The service, brainchild of ex-Wall Streeter Jeff Bezos, 33, is widely considered the hottest retail site in cyberspace. Few book lovers would forgo entirely the joys of browsing an actual bookstore, but Amazon offers considerable pleasures of its own. The site is so fast and responsive it almost feels alive; it's thrilling to have every title in the language at your fingertips, and reader-produced reviews add a layer of egalitarian interactivity. In the past year everyone from Business Week to the New Yorker has sung Amazon's praises. Bill Gates buys books there, and he doesn't even own the company (yet).
In fact, the only relevant constituency that Amazon hasn't yet conquered is Bezos' ex-colleagues in lower Manhattan. So two weeks ago he made his big initial-public-offering play, announcing his intent to sell 2.5 million shares of stock for $29 million.
Will Wall Street buy? New York's big-money mandarins have been snubbing Silicon Valley of late, a chill exemplified by Wired Ventures' humiliating failure to float its own IPO last summer. "The new-issues market is not particularly strong right now, particularly for tech stocks," says Standard & Poor's analyst Robert Natale. "Amazon will be an indication of whether bellwether technology stocks can find an audience."
Or whether bellwether technology stocks deserve one. Though Amazon isn't yet profitable (what self-respecting Internet IPO candidate is?), its revenues have soared from just half a million in '95 to $16 million in '96. But high-tech veterans laugh, often bitterly, at the idea that bringing a superior product to market early might guarantee success. A good Web concept draws sincere flatterers like flies. Already the Complete Guide to Online Bookstores Web page offers links to some 200 sites, from biggies like the British-based Internet Book Shop to fringe dwellers like Tales to Tell and Bloody Dagger Books.
The only company likely to hinder Amazon's attempt to become the Barnes & Noble of the Web, however, is Barnes & Noble itself. In January the industry goliath announced plans to begin selling its estimated 1 million titles via America Online and a Website. Amazon countered by more than doubling its stock, to 2.5 million (including, a bit disingenuously, a million out-of-print books it will try to locate for you, an offer B&N quickly matched), and slashing prices up to 40% to surpass the bookstore's 30% hardcover discount.
Bezos scoffs at the B&N challenge, assuring the world--before descending into his required pre-IPO cone of silence--that Amazon's paper-thin overhead and laser-like Web focus will make it difficult for anyone to match it on price.

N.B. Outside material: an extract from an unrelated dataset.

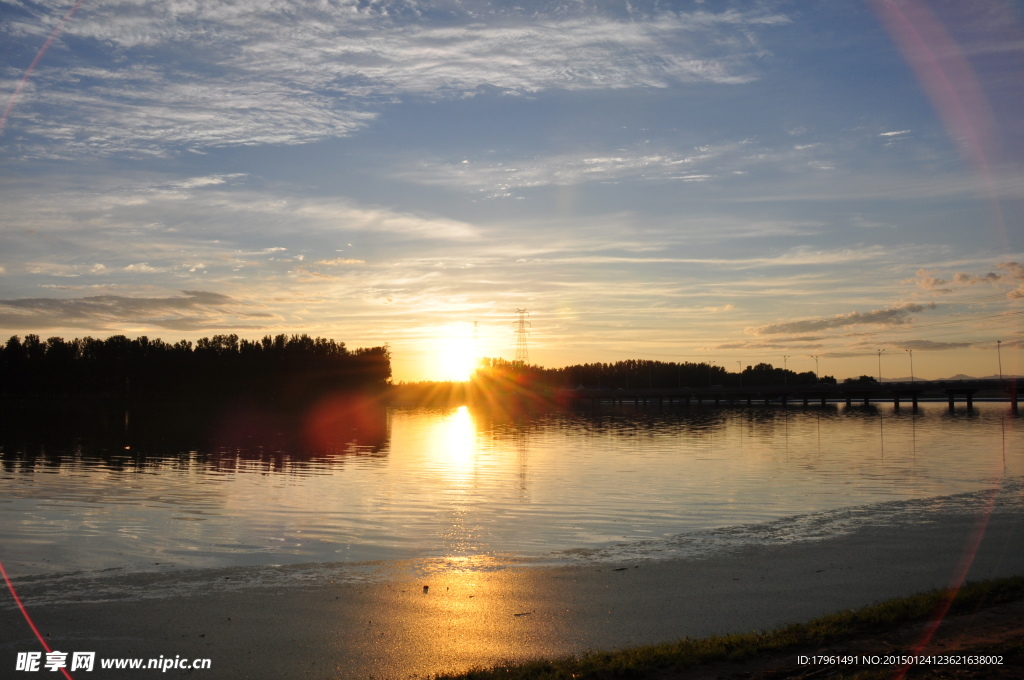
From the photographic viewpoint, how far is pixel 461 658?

Amazon doesn't carry the hefty cost of those comfy B&N superstores; for the most part, it just orders titles from warehousers and publishers on your behalf.

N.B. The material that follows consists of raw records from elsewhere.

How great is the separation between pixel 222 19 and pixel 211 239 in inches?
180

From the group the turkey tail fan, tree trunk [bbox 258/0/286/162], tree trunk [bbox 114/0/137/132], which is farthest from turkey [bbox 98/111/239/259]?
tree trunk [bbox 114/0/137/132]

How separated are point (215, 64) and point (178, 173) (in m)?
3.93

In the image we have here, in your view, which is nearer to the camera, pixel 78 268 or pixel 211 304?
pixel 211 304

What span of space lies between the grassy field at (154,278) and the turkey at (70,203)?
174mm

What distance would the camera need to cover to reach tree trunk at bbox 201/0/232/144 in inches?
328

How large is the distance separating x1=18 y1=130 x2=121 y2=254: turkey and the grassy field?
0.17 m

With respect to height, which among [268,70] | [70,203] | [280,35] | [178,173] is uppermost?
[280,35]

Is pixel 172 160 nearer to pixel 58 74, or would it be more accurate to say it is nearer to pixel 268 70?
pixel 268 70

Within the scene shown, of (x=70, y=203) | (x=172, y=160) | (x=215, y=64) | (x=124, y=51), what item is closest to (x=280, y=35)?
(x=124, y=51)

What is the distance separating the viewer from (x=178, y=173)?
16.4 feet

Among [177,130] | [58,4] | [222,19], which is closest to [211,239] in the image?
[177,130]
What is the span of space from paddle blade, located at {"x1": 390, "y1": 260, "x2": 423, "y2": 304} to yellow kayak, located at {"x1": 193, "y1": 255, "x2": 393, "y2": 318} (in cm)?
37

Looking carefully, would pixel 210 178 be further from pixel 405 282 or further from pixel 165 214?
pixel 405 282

Still, the Web's radical efficiencies present Amazon with a classic start-up's dilemma: if the service offered is so easy that a couple of hundred computer jocks can pull it off, it should be equally easy for a billion-dollar behemoth to shoulder you off the road--so better stay ahead every mile of the race.
And so begins the great Web retailing bout: nimble new-media entrepreneurs in this corner, lumbering old-media giants in the other. The Amazon IPO, nervously timed to precede Barnes & Noble's online debut, will help divine which contender Wall Street expects to land the first blow.